Где мои родители?— спросил он у горничных и с
Родителей он застал в столовой. Старики сидели вдвоем на больших креслах-качалках в застекленном фонаре. Просто сидели и смотрели в открытое окно, на травяной косогор, спускающийся к полям с аккуратными зелеными рядами созревающего хлопка. Уильям остановился у обеденного стола, водя большим пальцем туда-сюда по глянцевитой полированной крышке.
— Склеп все-таки понадобится мне, — сказал он. — Вот как.
Его построили пять лет назад старики Хауленды, специально нанимали в Мобиле архитектора. Он стоял на самом высоком месте методистского кладбища в Мэдисон-Сити. Кирпичный склеп, побеленный, со сводчатой полукруглой кровлей и крестом на маковке. К нему вели две мраморные ступени, по бокам стояли две урны, а спереди была чистая гладкая мраморная доска, чтобы наносить имена.
Его сделали для стариков. Но когда Уильям пришел из леса и увидел широкую черную ленту на парадной двери и горничных за уборкой гостиной, запертой было на лето, он понял, что надо делать.
— Я не хочу ее зарывать, — сказал он родителям. — Пусть она лежит в склепе.
Они молча кивнули, соглашаясь. Позади скрипнул стул: горничные стали поворачивать к стене зеркала.
Наверху, поперек мраморной доски, Уильям высек свое имя — в томительные дни после похорон, когда из Мобила приехал каменщик.

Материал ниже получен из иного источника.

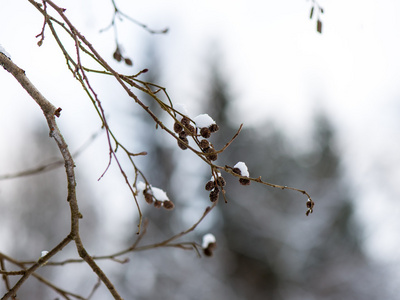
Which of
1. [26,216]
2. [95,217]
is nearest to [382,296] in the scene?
[95,217]

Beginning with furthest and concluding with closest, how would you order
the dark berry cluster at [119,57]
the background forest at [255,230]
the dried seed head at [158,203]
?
the background forest at [255,230]
the dark berry cluster at [119,57]
the dried seed head at [158,203]

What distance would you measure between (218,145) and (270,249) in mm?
2884

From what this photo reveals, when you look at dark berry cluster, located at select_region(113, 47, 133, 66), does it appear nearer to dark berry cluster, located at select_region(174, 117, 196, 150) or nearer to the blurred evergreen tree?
dark berry cluster, located at select_region(174, 117, 196, 150)

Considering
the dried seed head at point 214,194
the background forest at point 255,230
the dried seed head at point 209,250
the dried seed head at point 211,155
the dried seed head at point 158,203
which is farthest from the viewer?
the background forest at point 255,230

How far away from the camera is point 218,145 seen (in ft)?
33.0

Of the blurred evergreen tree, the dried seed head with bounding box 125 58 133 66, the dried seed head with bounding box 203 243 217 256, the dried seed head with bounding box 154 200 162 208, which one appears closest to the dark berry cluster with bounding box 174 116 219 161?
the dried seed head with bounding box 154 200 162 208

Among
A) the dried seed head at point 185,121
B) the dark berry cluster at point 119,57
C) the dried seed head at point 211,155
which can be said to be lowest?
the dried seed head at point 211,155

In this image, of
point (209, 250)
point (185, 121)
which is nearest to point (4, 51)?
point (185, 121)

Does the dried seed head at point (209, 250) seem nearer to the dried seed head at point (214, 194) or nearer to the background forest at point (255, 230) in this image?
the dried seed head at point (214, 194)

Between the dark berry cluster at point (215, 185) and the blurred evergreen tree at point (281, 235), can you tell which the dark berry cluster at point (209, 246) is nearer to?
the dark berry cluster at point (215, 185)

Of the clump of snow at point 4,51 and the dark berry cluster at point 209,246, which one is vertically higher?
the dark berry cluster at point 209,246

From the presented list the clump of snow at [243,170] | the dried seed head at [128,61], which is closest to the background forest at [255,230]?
the dried seed head at [128,61]

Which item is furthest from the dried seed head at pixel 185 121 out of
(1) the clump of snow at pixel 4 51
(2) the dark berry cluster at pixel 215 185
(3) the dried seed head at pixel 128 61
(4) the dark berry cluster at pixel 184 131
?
(3) the dried seed head at pixel 128 61

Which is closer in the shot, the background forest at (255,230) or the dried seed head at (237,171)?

Дальше стояло имя «Лорена», а перед ним только два слова: «Моя жена». И больше ничего.
Через год Уильям высек еще две даты и слова: «Мой сын».
Потом была война, и он отправился в Кемп-Мартин, в Новый Орлеан. Ближе этого к французским окопам Уильям не попал, хотя и тут чуть не расстался с жизнью во время эпидемии испанки. Наконец он вернулся домой, долговязый, как палка, тощий, в чем только душа держится. Вернулся в родительский дом, к своей единственной дочери и больше почти никуда не трогался из округа, только раза три в год ездил по делам в Чаттанугу.
Была у Уильяма Хауленда младшая сестра по имени Энн. Она вышла замуж за троюродного брата, Хауленда Кемпбелла, сына того самого адвоката, который в свое время обучал Уильяма юриспруденции. (Браки с дальней родней были у Хаулендов не в диковинку. Так уж повелось среди них; и не сказать, чтобы намеренно — просто выходило само собой.) Энн, женщина высокого роста, шумливая и деловитая, беспокоилась, что брат в тридцать лет остался вдовцом. Она писала ему фиолетовыми чернилами бессчетные письма, уговаривая приехать погостить. «Тебе так полезно было бы переменить обстановку», — повторяла она.
Уильям вежливо отвечал на каждое письмо, хотя терпеть не мог писанины; даже собственные конторские книги были ему в тягость. Из года в год он терпеливо объяснял, почему не может приехать. То в хлопке завелся долгоносик, то луг засеян на пробу новым видом клевера — красным, то выводят новый сорт кормовой кукурузы.
Энн Хауленд Кемпбелл сидела у себя в Атланте, в большом белом особняке на обсаженной деревьями улице, читала эти письма и показывала их своему дородному весельчаку мужу.
Тот фыркал и смахивал их в сторону.
— Душенька, — говорил он. — Перестань зря стараться, тебе его не женить.
— Я про это даже не заикалась.
— Он не хуже моего знает, что получится, если он хоть нос покажет сюда.
Энн смотрела на свой дом, где все прибавлялось ребятни; на свой круглый живот — она ждала следующего — и бережно прикрывала его ладонями.
— Ему нужна жена. Та, первая, совсем ему не подходила, и он очень скоро сам бы это понял.
— Хм, — произнес ее муж. — Похоже, что он считает иначе.